[Extrait choisi]
━━━━━━━━━━━━━━━━

JEUNESSE : RETOUR AU PAYS
Le Nouvel An approche et les ateliers textiles de Zhili sont quasi-déserts. Les quelques ouvriers qui restent peinent à se faire payer avant de partir. Des rives du Yangtze aux montagnes du Yunnan, tout le monde rentre célébrer la nouvelle année dans sa ville natale. Pour Shi Wei, c’est aussi l’occasion de se marier, ainsi que pour Fang Lingping. Son mari, ancien informaticien, devra la suivre à Zhili après la cérémonie. L’apprentissage est rude mais ne freine pas l’avènement d’une nouvelle génération d’ouvriers.
Critique du film
Ultime volet et plus court opus de la trilogie, Jeunesse : Retour au pays vient clore le travail pharaonique initié par Wang Bing en 2014. La caméra du réalisateur s’attelle à filmer une facette plus personnelle des différents ouvriers suivis durant ces cinq années consécutives, les ateliers clandestins sont toujours bien là mais, une nouvelle fois, le titre donne le ton. Jeunesse : Retour au pays explore l’envers d’un décor qu’on pensait déjà mis à nu, en allant voir ce qu’il reste de la vie au delà du travail.

━━━━━━━━━━━━━━━━

[Consignes]
(a) Résumez en deux phrases le texte ci-dessus sur le film Jeunesse : Retour au pays.
(b) Recopiez le passage du texte sur le film Jeunesse : Retour au pays qui commence par « Critique du film » et se termine par « delà du travail. ».

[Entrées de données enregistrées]
━━━━━━━━━━━━━━━━

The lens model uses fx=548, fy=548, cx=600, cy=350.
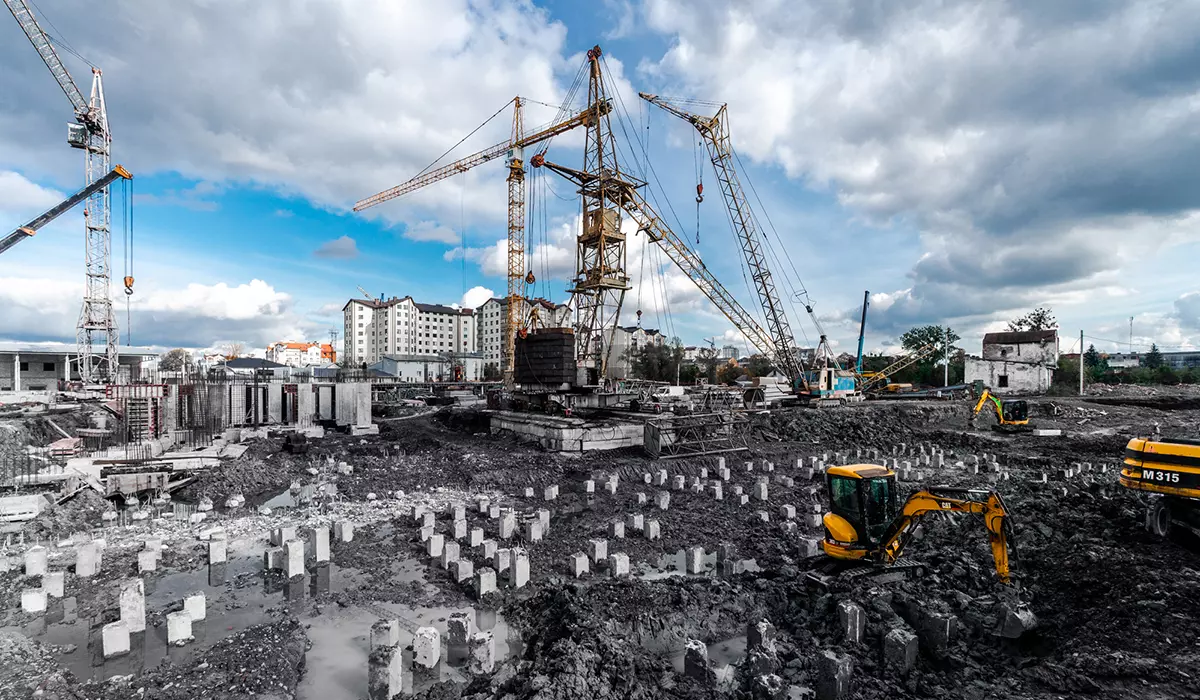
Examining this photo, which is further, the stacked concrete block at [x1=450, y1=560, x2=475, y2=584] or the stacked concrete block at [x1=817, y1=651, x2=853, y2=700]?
the stacked concrete block at [x1=450, y1=560, x2=475, y2=584]

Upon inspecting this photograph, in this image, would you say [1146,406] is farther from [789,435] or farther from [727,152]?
[727,152]

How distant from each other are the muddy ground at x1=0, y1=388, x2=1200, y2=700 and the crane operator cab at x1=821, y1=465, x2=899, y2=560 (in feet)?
1.31

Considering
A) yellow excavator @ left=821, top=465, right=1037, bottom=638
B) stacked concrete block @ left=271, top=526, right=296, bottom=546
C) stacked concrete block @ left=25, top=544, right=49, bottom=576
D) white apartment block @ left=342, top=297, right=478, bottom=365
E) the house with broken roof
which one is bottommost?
stacked concrete block @ left=271, top=526, right=296, bottom=546

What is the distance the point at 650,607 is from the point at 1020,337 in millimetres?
48465

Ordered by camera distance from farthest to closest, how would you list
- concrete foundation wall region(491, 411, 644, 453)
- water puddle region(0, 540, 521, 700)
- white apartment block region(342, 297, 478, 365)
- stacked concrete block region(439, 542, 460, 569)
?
white apartment block region(342, 297, 478, 365)
concrete foundation wall region(491, 411, 644, 453)
stacked concrete block region(439, 542, 460, 569)
water puddle region(0, 540, 521, 700)

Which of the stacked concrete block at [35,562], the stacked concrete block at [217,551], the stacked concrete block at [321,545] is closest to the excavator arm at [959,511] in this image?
the stacked concrete block at [321,545]

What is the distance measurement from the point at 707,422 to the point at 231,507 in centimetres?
1306

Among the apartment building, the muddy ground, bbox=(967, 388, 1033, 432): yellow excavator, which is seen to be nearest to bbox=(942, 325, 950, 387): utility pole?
bbox=(967, 388, 1033, 432): yellow excavator

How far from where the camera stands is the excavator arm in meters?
6.29

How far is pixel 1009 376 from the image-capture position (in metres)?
40.6

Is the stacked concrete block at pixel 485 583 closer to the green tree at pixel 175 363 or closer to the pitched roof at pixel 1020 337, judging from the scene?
the green tree at pixel 175 363

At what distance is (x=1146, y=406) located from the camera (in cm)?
3097

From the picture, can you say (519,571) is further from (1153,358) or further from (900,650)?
(1153,358)

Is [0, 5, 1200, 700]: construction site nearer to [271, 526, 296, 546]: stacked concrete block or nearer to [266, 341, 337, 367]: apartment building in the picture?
[271, 526, 296, 546]: stacked concrete block
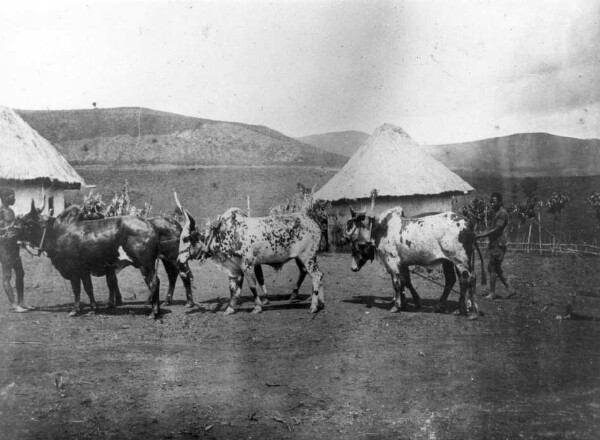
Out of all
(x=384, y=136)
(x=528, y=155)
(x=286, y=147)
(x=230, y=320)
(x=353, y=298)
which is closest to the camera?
(x=230, y=320)

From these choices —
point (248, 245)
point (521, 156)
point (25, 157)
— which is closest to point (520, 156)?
point (521, 156)

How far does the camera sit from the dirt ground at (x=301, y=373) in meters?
4.57

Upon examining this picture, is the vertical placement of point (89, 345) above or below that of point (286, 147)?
below

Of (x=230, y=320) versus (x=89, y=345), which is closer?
(x=89, y=345)

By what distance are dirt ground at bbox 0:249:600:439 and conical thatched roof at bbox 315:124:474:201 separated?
9.20 m

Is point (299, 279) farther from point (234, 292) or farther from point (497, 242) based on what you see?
point (497, 242)

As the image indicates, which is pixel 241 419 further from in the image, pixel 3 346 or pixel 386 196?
pixel 386 196

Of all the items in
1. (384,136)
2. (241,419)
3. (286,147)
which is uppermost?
(286,147)

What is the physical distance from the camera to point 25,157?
18.6 m

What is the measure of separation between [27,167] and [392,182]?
42.7 ft

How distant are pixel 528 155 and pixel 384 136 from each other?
24899 mm

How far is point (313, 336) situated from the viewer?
24.7 ft

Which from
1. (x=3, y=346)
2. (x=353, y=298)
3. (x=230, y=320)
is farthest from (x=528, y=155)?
(x=3, y=346)

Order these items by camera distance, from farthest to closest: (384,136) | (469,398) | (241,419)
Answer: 1. (384,136)
2. (469,398)
3. (241,419)
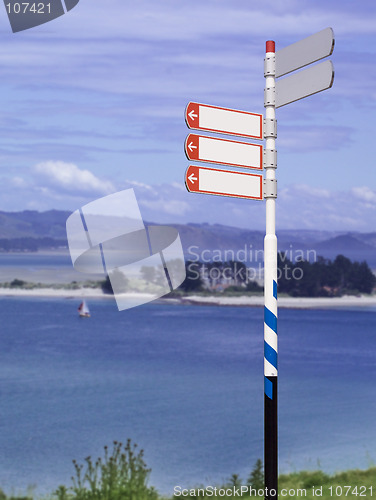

━━━━━━━━━━━━━━━━

[Réponses fournies]
(a) À l'approche du Nouvel An, les ateliers textiles de Zhili se vident, car chacun rentre fêter la nouvelle année dans sa ville natale, et Shi Wei comme Fang Lingping en profitent pour se marier. Dernier volet et plus court opus de la trilogie commencée par Wang Bing en 2014, le film montre une facette plus personnelle des ouvriers et explore ce qu'il reste de leur vie au-delà du travail.

(b)
Critique du film
Ultime volet et plus court opus de la trilogie, Jeunesse : Retour au pays vient clore le travail pharaonique initié par Wang Bing en 2014. La caméra du réalisateur s’attelle à filmer une facette plus personnelle des différents ouvriers suivis durant ces cinq années consécutives, les ateliers clandestins sont toujours bien là mais, une nouvelle fois, le titre donne le ton. Jeunesse : Retour au pays explore l’envers d’un décor qu’on pensait déjà mis à nu, en allant voir ce qu’il reste de la vie au delà du travail.